Saturday, June 9, 2007

The new cfpdf tag

This new tag introduced into Scorpio ColdFusion 8 is useful in manipulating existing PDF documents.

The following list describes some of the tasks you can perform with the cfpdf tag:
■ Merge several PDF documents into one PDF document.
■ Delete pages from a PDF document.
■ Merge pages from one or more PDF documents and generate a new PDF document.
■ Linearize PDF documents for faster web display.
■ Remove interactivity from forms created in Acrobat® to generate flat PDF documents.
■ Encrypt and add password protection to PDF documents.
■ Generate thumbnail images from PDF documents or pages.
■ Add or remove watermarks from PDF documents or pages.
■ Retrieve information associated with a PDF document, such as the software used to generate the file or the author, and set information for a PDF document, such as the title, author and keywords.

Populating a PDF form with XML data

Coldfusion 8 allows you to populate a pdf form with the xml data(read from a xml file).

Example: Consider a pdf form say, "payslipTemplate.pdf" is to be filled with employee data. The data is present in a xml file, formdata.xml

cfset sourcefile = "#ExpandPath('payslipTemplate.pdf')#"
cfset destinationfile = "#ExpandPath('employeeid123.pdf')#"
cfset datafile = "#ExpandPath('formdata.xml')#"

cfpdfform source="#sourcefile#" destination="#destinationfile#" action="populate" xmldata="#datafile#"


Monday, June 4, 2007

PDF Forms Tags...

CF 8 has introduced several tags for manipulating PDF forms:

The following describes a few of the tasks you can perform with PDF forms:

cfpdfform - Reads data from a form and writes it to a file or populates a form with data from a data source.

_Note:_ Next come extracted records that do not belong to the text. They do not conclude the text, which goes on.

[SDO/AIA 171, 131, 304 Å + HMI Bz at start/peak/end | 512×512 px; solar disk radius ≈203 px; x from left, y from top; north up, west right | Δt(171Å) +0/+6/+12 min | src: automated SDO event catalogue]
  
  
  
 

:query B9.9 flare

cfpdfformparam  - A child tag of the cfpdfform tag or the cfpdfsubform tag; populates individual fields in PDF forms.

cfpdfsubform - A child tag of the cfpdfform tag; creates the hierarchy of the PDF form so that form fields are filled properly.

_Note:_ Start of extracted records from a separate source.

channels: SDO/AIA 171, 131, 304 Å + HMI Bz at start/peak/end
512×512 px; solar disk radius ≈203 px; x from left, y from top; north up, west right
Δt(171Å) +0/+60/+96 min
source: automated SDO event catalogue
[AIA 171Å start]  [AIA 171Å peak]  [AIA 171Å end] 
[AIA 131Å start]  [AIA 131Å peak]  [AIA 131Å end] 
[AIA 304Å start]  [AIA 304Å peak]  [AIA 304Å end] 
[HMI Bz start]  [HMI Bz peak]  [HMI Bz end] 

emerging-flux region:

The cfpdfsubform tag contains one or more cfpdpformparam tags.


Sunday, June 3, 2007

About PDF forms

Scorpio lets you incorporate interactive PDF forms in your application.
You can extract data submitted from the PDF forms, populate form fields from an XML data file or a database, and embed PDF forms in PDF documents created in ColdFusion.

ColdFusion supports interactive forms created with Adobe Acrobat forms and with LiveCycle.
In Adobe Acrobat 6.0 or earlier, you can create interactive Acroforms. Using Adobe LiveCycle
Designer, which is provided with Adobe Acrobat Professional 7.0 and later, you can generate
interactive forms.

The type of form is significant because it affects how you manipulate the data in ColdFusion.
For example, you cannot use an XML data file generated from a form created in Acrobat to
populate a form created in LiveCycle, and vice versa, because the XML file formats differ
between the two types of forms.

Forms created in Acrobat use the XML Forms Data Format (XFDF) file format. Forms
created in LiveCycle use the XML Forms Architecture (XFA) format introduced in Acrobat
and Reader 6.

The file format also affects how you prefill fields in a form from a data source, because you must
map the data structure as well as the field names.

The use of JavaScript also differs based on the context. The JavaScript Object Model in a PDF
file differs from the HTML JavaScript Object Model. Consequently, scripts written in
HTML JavaScript do not apply to PDF files. Also, JavaScript differs between forms created in
Acrobat and those created in LiveCycle: scripts written in one format do not work with other.